Passage provided:
Friday, May 30, 2003

Duty Free Dog Cage

I have a friend who keeps a large, 70 pound dog. It looks like a Rotweiller to me but he insists it is half sheperd half... I don't even remember what he said. Who cares. The story is what happened to him this week.

Some background; when my friend is at work, he keeps his 70 pound dog in a steel cage. The cage is pretty good size for the dog to move around in, so he's not constrained to face only one direction all day long.

At some point this week, the dog crapped in the cage, as animals are known to do. Normally, the dog can wait until the owner gets home to let him outside and do his business, but today he had to go. To make matters worse, I guess the dog decided to play in the pile since he didn't have much else to do-do and when the owner got home, the dog was apparently covered in it.

So now the dog desparately needed a bath. Unfortunately, the bathtub is on the second floor by way of spiral stair case and did I happen to mention it was a 70 pound dog? He couldn't carry the dog up the steps, he had to drag him, dog covered in his own poop, up a spiral staircase and into the bathtub. The dog got clean but the cage is still soiled and now my friend has the carpet to worry about, like a trail of breadcrumbs from cage to tub.

The carpet he's still working on trying to make doody-free but the cage, that should be easy. The bars are steel and the floor is durable plastic. Nothing is going to stain. However, my friend does not have a water spout on the outside of his apartment and certainly no water hose. I mean why would you need a water hose if you have nothing to plug it in to? So the tough question: What do you do?

Stated exercise 1: Find each row that contains the word "distance" and copy it out in full.
The dog cage story and the rows have nothing to do with each other.

Entries shown:
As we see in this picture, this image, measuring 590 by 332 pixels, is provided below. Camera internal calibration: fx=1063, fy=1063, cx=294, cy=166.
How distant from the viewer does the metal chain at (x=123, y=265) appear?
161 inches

--

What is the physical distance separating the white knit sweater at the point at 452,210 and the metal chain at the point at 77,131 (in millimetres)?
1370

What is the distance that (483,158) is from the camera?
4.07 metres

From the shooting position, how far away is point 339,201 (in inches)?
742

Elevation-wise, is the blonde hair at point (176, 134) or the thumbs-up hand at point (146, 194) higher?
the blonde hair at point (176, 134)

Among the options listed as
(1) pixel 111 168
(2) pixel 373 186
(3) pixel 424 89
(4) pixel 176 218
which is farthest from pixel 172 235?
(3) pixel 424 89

Stated exercise 2: In the dog cage story, how much does the friend's dog weigh?

Task response 1:
What is the physical distance separating the white knit sweater at the point at 452,210 and the metal chain at the point at 77,131 (in millimetres)?
What is the distance that (483,158) is from the camera?

Task response 2: 70 pounds